24 Temmuz 2019 Çarşamba

MAHŞER’DE HESAP



قَالَ اللهُ تَعَالَى: وَيَوْمَ يَحْشُرُهُمْ كَاَنْ لَمْ يَلْبَثُوا اِلَّا سَاعَةً مِنَ النَّهَارِ يَتَعَارَفُونَ بَيْنَهُمْ قَدْ خَسِرَ الَّذِينَ كَذَّبُوا بِلِقَۤاءِ اللهِ وَمَا كَانُوا مُهْتَدِينَ. (سورة يونس، ٤٥ )
الله تعالى شويله بيوردى  ( مئآلا )  : "    الله تعالى ، ( دنياده و قبرلرنده ) كوندوزدن آنجق بر ساعت قدار قالمش كبى اونلرى ديرلتيب محشره طوبلاياجقدر . اللهيك حضورونه جقاجقلارنى إنكار أديب ده هدايت يولونى طوطمامش اولانلر محقق بيوك بر خسران ده در ."
Allâhü Teâlâ buyurdu (meâlen): “Allâhü Teâlâ, (dünyada ve kabirlerinde) gündüzden ancak bir saat kadar kalmış gibi onları diriltip mahşere toplayacaktır.

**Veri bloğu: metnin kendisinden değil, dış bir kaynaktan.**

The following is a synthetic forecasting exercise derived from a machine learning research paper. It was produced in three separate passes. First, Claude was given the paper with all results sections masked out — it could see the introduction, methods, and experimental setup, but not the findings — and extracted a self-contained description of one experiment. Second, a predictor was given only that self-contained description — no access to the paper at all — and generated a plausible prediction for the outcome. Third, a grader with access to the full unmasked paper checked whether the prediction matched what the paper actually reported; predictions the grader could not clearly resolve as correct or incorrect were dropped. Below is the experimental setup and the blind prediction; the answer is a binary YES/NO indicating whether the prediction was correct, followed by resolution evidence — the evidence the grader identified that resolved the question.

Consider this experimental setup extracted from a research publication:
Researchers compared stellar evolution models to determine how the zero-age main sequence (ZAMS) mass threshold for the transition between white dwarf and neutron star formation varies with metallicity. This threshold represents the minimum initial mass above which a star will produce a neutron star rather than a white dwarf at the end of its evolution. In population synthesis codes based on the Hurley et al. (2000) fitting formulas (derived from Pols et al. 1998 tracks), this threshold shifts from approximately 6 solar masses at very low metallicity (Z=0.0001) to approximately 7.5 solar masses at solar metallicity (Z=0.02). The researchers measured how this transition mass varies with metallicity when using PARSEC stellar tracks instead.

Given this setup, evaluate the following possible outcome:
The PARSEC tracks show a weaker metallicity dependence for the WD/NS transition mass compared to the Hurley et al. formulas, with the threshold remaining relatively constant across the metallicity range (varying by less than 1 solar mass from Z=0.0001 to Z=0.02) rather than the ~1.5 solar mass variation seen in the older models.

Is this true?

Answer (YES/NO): NO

Onlar (dünyadaki gibi) birbirlerini tanıyacaklardır. Allâh’ın huzuruna çıkacaklarını inkâr edip de hidâyet yolunu tutmamış olanlar muhakkak büyük bir hüsrandadır.” 
(Yûnus Sûresi, âyet 45)
Hicrî:   21  Zilkade   1440  Fazilet Takvimi   


MAHŞER’DE HESAP

 
Ba’s, neşr ve haşrdan yani bütün canlıların, kıyâmet günü aslî cüzleri bir araya getirilip kabirlerinden kaldırıldıktan ve mahşer yerine sevk edildikten sonra hesaba çekilmeleri haktır ve delillerle sabittir. Nitekim İnşikâk Sûresi’nin 8. âyet-i kerîmesinde (meâlen) “(O kişi) artık kolay bir hesap ile hesaba çekilir.” buyurulmuştur.
O hâlde bütün günahlardan husûsî ile de kul haklarından şiddetle kaçınmak gerekir. Çünkü kişinin Rabbi ile kendisi arasındaki günahlarının affedilmesi ümit olunur. Fakat kul hakları, sahibinden helâllik alınmadan affolunmaz.
O gün bütün haklar alınıp hak sahibine iâde edilecektir. Kul hakları husûsunda kıyâmet günü şer’î hükümlerle mükellef olup olmamak aranmayacaktır. Hatta boynuzsuz koç, boynuzlu koçtan hakkını alacaktır. 
(Şerh-i Emâlî)
 
HADÎS ÂLİMLERİNİN EHL-İ BİD‘ATE TAVIRLARI
 
Müsned, Mu’cem, Sünen ve Câmi’ gibi birçok hadîs-i şerîf kitaplarının musannıflarının bâtıl fırkaları reddetmeye ve müminleri bid’at ve hevâ ehlinden uzak tutmaya ehemmiyet verdiklerini görüyoruz.
Muhammed bin İsmâil el-Buhârî, kitabına (el-Câmiu’s-Sahîh - Sahîh-i Buhârî) Hâricîlerin katli ile alakalı bir bâb ve Cehmiyye’ye cevaplar ile alâkalı bir bâb koymuştur. Sünnete sarılmak ve bid’atlerden uzak durmakla alâkalı bâbların olmadığı hiçbir hadîs kitabı yoktur. Bunun hikmeti de Müslümanlara bir nasîhat, müfsitleri öfkelendirmek, din havzasını-hududunu korumaktır. Hz. Allah, onların gayretlerini kabul etsin, mükâfâtlarını bol eylesin.
Müslümanların imam ve âlimleri İslam dînini neşretmek, kuvvetli îtikat, nezih ahlâk ve tertemiz sünnet-i seniyye ile İslam cemâatini fitnelerden temizlemek için bütün gayretlerini ortaya koydular. Bunun için birçok zahmet ve meşakkatlere göğüs gerdiler. Ama Hz. Allâh’ın, kendi omuzlarına yüklediği mesuliyet ve vazîfeden asla caymadılar, sebat ettiler.